** Stored items **
# # # # # # #
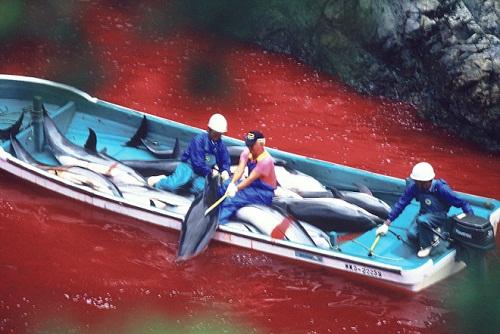 """La mattanza di delfini nella baia di Taiji documentata da """"The Cove"""""""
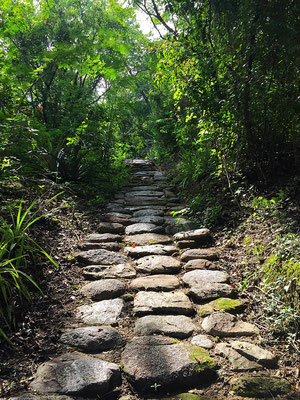 Tayrona Path - Reserva Biologica Caoba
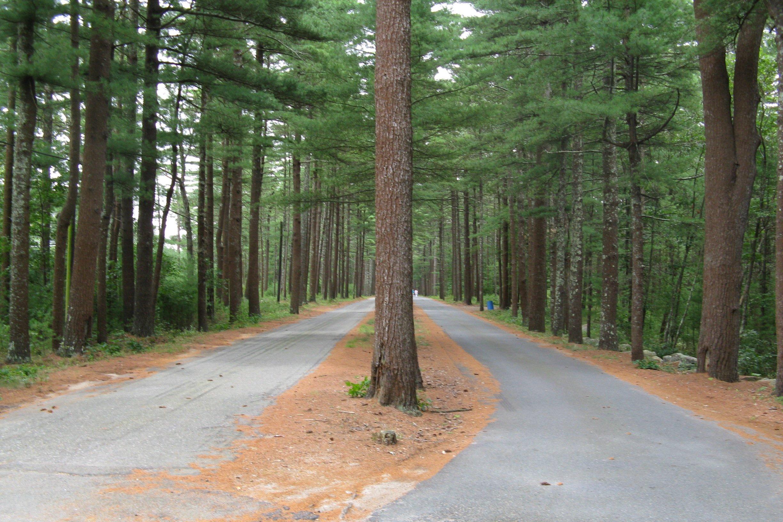 File:Savery Avenue, Carver MA.jpg - Wikimedia Commons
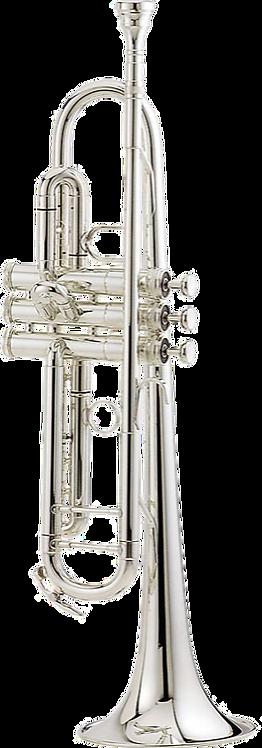 BARKOT Intermediate Trumpet Outfit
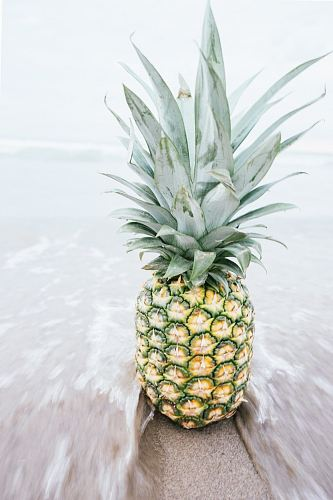 photo pineapple on shore free for commercial use images
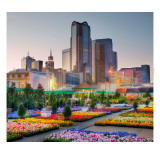 Downtown Dallas from the Flower Market Premium Photographic Print by Trey Ratcliff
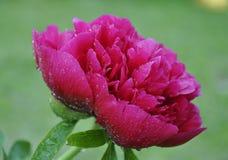 Rosée sur la fleur Image stock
# # # # # # #
** AIM OF THE TASK **
Without the pictures, please output every record exactly.

** RESPONSE TO THE TASK **
 """La mattanza di delfini nella baia di Taiji documentata da """"The Cove"""""""
 Tayrona Path - Reserva Biologica Caoba
 File:Savery Avenue, Carver MA.jpg - Wikimedia Commons
 BARKOT Intermediate Trumpet Outfit
 photo pineapple on shore free for commercial use images
 Downtown Dallas from the Flower Market Premium Photographic Print by Trey Ratcliff
 Rosée sur la fleur Image stock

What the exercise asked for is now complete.